Cari amici e care amiche,
ripensandoci, mi sono reso conto che il titolo che abbiamo scelto per questo incontro andrebbe corretto. Non sono solo le associazioni e i movimenti a dover chiedere qualcosa ai nuovi municipi e agli enti locali, dovrebbe accadere anche il contrario. Municipi, province, regioni sono infatti istituzioni, in vario modo e in vario grado, messe in questione dalla globalizzazione, in crisi di legittimità, in difficoltà nello svolgere il loro compito di istituto, ossia tutelare il bene comune. All’opposto, le reti sociali, le associazioni volontari e di cittadini, i movimenti, sono–per lo meno–il germe del tipo di democrazia destinata ad affiancare, se non a sostituire, il modello liberale di democrazia delegata.

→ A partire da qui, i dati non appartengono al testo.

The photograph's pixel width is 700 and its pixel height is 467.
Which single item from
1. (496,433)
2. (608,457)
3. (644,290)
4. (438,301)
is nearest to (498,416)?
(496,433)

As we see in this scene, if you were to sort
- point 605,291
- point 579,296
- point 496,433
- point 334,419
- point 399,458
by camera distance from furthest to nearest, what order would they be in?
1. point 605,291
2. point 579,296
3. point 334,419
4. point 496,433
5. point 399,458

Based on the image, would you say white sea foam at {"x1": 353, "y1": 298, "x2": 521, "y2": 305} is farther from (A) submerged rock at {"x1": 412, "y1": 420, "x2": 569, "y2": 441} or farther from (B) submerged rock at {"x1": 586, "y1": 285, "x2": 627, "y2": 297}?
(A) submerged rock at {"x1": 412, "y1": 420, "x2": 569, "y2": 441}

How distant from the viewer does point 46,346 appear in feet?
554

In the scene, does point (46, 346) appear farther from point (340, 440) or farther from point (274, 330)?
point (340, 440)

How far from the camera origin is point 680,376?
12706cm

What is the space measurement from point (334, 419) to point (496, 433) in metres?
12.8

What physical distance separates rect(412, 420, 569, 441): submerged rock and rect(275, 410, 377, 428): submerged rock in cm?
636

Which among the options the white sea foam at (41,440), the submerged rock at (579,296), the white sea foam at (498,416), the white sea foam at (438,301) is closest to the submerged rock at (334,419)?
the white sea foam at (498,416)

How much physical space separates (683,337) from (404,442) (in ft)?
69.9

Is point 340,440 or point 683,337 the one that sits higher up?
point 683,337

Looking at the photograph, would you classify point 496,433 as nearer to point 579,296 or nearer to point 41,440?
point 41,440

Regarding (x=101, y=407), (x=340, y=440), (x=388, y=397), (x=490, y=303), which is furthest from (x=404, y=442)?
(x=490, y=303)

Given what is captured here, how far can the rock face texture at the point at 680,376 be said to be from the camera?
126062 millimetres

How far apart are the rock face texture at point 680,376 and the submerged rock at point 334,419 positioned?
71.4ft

Quel che occorre è una grande alleanza, molecolarmente diffusa, tra associazioni, movimenti e istituzioni locali. Perché è lì, nelle città e nei territori, che si scaricano gli effetti concreti delle scelte liberiste che i governi nazionali subiscono e interpretano. E’ la storia degli ultimi anni, in Italia. Faccio un solo, banale esempio: la politica di riduzione fiscale condotta da Berlusconi in nome del dogma liberista per cui in questo modo si liberano risorse per gli investimenti, si è tradotto in maggiori tasse locali e in tagli dei servizi sociali assicurati, sempre più, da municipi, province e regioni.

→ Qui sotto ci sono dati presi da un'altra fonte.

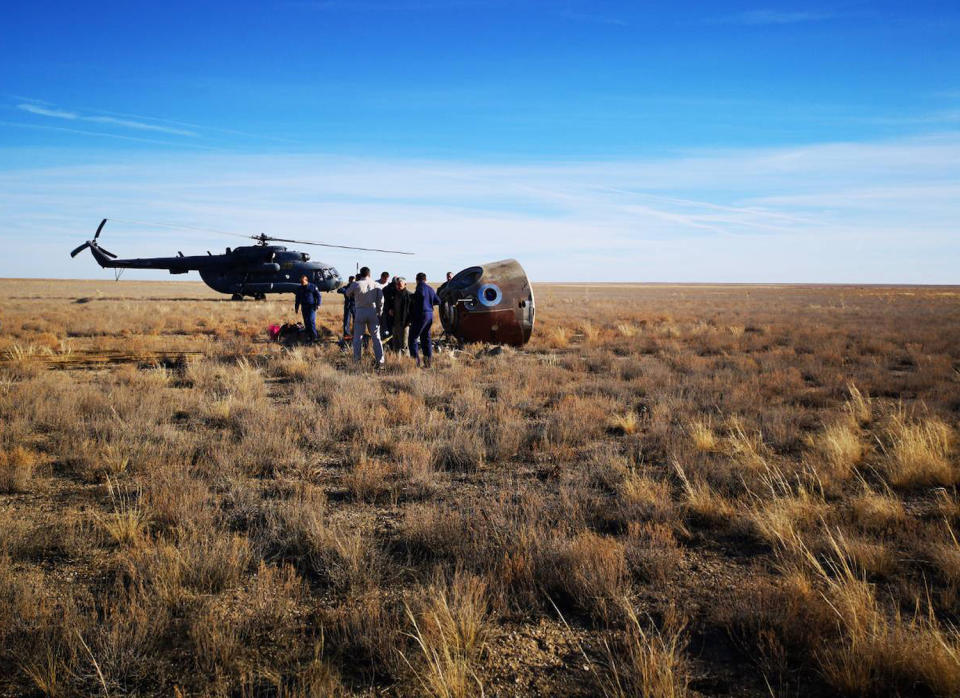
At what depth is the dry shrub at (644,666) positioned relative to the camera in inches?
107

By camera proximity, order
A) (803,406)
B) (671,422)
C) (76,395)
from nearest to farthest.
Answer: (671,422) → (76,395) → (803,406)

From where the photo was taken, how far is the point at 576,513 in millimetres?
5000

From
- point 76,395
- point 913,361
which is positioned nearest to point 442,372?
point 76,395

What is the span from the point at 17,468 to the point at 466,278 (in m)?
11.3

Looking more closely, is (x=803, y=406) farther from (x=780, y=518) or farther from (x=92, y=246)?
(x=92, y=246)

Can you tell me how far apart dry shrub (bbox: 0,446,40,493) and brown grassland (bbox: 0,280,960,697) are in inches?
1.3

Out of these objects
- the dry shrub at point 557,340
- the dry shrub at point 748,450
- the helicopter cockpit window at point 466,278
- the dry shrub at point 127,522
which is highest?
the helicopter cockpit window at point 466,278


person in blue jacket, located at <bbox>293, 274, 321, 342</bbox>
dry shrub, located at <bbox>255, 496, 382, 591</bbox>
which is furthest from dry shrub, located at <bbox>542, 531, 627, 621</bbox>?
person in blue jacket, located at <bbox>293, 274, 321, 342</bbox>

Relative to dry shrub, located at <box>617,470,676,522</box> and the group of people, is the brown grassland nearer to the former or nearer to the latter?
dry shrub, located at <box>617,470,676,522</box>

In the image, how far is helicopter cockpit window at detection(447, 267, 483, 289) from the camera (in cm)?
1545

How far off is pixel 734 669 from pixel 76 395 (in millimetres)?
10003

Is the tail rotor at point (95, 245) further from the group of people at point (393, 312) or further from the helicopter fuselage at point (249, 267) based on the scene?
the group of people at point (393, 312)

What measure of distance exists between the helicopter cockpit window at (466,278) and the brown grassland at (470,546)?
20.3 feet

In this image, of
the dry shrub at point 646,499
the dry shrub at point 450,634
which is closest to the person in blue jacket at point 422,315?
the dry shrub at point 646,499
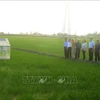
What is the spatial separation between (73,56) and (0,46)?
5.06m

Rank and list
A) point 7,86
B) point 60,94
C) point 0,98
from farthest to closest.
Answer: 1. point 7,86
2. point 60,94
3. point 0,98

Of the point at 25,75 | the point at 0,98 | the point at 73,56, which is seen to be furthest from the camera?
the point at 73,56

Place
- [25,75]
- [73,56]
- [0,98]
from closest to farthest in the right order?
[0,98], [25,75], [73,56]

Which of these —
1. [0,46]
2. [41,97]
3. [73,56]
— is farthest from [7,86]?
[73,56]

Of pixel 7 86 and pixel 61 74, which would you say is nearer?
pixel 7 86

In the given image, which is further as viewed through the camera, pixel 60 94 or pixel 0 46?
pixel 0 46

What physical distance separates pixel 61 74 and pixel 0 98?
3.58 meters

D’altra parte, il nucleo di questa alleanza già esiste. Quando si dice che la Rete del Nuovo Municipio è una associazione di amministratori locali, di consiglieri comunali e assessori, di sindaci ed eletti nelle assemblee provinciali e regionali, per un verso si fa una constatazione, sebbene parziale, perché nella Rete vi sono anche ricercatori e attivisti sociali, ma per l’altro verso si cade vittima di uno dei miraggi che affollano il cosiddetto dibattito pubblico.

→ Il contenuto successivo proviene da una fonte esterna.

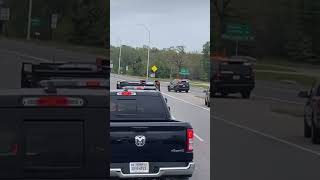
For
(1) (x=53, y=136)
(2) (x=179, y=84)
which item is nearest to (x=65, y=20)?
(1) (x=53, y=136)

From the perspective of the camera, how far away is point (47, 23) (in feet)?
17.7

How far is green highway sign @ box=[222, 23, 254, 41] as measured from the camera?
201 inches

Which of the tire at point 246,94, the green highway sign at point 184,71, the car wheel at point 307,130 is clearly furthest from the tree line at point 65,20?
the car wheel at point 307,130

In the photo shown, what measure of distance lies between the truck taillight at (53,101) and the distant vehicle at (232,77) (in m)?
2.00

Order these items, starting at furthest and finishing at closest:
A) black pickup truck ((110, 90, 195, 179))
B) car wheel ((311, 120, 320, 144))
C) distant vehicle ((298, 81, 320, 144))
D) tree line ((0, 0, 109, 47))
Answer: distant vehicle ((298, 81, 320, 144)), car wheel ((311, 120, 320, 144)), black pickup truck ((110, 90, 195, 179)), tree line ((0, 0, 109, 47))

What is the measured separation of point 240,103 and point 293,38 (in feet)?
3.34

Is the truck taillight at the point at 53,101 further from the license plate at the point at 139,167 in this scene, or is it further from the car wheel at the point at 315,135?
the car wheel at the point at 315,135

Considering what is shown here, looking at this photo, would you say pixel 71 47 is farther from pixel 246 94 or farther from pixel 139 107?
pixel 246 94

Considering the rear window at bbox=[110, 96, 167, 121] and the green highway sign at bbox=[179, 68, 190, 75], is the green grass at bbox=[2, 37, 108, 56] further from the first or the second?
the green highway sign at bbox=[179, 68, 190, 75]

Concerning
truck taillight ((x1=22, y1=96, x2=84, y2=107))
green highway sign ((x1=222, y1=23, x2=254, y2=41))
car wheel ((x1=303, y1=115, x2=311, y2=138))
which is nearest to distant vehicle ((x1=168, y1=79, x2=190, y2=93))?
car wheel ((x1=303, y1=115, x2=311, y2=138))

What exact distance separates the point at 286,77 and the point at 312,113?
133 inches

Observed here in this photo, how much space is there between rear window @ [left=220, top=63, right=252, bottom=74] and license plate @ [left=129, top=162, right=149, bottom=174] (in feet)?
4.16

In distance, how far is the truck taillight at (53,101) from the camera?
3.30 meters

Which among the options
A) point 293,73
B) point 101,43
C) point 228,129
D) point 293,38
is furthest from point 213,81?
point 228,129
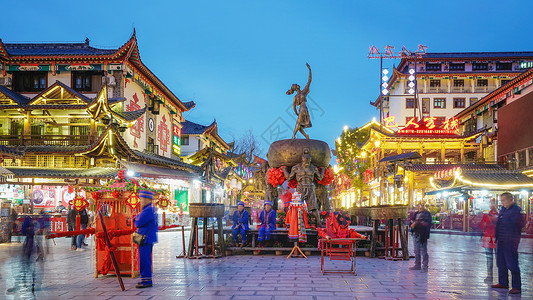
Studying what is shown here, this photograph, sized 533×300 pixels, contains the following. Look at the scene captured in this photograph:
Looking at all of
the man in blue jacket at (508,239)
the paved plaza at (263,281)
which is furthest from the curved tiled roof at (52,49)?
the man in blue jacket at (508,239)

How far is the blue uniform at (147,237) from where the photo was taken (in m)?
8.30

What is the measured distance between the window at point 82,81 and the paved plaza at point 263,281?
19596mm

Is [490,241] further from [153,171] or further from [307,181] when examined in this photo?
[153,171]

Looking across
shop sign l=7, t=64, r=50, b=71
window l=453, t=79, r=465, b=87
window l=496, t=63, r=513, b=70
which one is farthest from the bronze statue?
window l=496, t=63, r=513, b=70

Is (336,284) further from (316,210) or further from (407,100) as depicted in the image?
(407,100)

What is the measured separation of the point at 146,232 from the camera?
842 centimetres

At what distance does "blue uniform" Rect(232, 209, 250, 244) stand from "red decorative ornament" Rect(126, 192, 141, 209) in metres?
4.00

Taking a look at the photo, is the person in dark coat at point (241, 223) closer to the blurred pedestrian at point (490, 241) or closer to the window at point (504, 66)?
the blurred pedestrian at point (490, 241)

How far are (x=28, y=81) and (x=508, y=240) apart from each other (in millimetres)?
30421

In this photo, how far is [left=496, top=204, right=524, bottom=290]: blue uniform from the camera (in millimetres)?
8016

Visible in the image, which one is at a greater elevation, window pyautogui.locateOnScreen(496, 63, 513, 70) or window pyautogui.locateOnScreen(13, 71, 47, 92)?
window pyautogui.locateOnScreen(496, 63, 513, 70)

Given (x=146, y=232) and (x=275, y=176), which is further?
(x=275, y=176)

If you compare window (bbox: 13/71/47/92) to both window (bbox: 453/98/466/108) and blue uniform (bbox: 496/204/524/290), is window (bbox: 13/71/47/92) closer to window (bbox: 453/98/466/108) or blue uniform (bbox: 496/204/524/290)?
blue uniform (bbox: 496/204/524/290)

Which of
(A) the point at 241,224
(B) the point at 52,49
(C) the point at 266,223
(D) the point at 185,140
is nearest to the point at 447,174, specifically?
(C) the point at 266,223
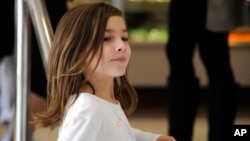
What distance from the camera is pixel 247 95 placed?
341 centimetres

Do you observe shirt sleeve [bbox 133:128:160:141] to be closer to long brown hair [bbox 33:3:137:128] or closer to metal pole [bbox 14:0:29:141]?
long brown hair [bbox 33:3:137:128]

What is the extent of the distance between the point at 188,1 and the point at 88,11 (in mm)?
886

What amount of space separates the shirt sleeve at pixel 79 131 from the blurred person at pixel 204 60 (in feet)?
2.92

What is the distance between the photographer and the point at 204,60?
183 cm

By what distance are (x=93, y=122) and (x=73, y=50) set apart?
0.12 meters

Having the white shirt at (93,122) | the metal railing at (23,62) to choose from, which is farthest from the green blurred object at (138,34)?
the white shirt at (93,122)

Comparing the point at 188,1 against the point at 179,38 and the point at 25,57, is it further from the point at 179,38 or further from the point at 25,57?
the point at 25,57

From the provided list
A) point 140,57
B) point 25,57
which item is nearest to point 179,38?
point 25,57

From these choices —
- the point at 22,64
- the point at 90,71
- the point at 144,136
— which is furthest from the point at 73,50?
the point at 22,64

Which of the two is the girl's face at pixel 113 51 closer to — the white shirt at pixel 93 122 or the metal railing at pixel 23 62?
the white shirt at pixel 93 122

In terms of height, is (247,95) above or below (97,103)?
below

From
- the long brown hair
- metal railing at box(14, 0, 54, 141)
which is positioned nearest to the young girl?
the long brown hair

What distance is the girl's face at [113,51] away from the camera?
0.93 metres

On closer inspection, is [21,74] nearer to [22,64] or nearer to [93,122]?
[22,64]
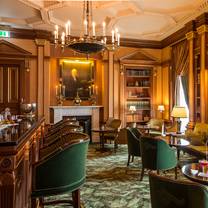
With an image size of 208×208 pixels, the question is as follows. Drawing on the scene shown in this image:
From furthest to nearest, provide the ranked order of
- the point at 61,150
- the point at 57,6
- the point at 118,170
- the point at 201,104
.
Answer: the point at 201,104, the point at 57,6, the point at 118,170, the point at 61,150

Viviamo in un’epoca di miraggi, in cui le parole hanno rovesciato il loro senso storico. Vi consiglio la lettura di un libro di Marco Deriu, in uscita presso la Editrice missionaria italiana, in cui si compila il dizionario delle parole della guerra. Tra queste parole vi sono “democrazia” e “libertà”, come le grande sofferenze del popolo iracheno purtroppo testimoniano. Ma cosa dire di parole come “progresso”, “sviluppo”, “crescita”, “economia”, “commercio”? La stessa parola “lavoro”, un tempo salvifica, oggetto del desiderio di grandi movimenti popolari, ha perso il suo senso originario, che era un condensato di sicurezza sociale, identità personale, progetto di futuro, associazione tra eguali. La disintegrazione della forma-lavoro, nell’epoca del capitale vagabondo e immateriale, ha rovesciato il senso di quella parola in insicurezza, impossibilità di costruire la vita, solitudine, precarietà.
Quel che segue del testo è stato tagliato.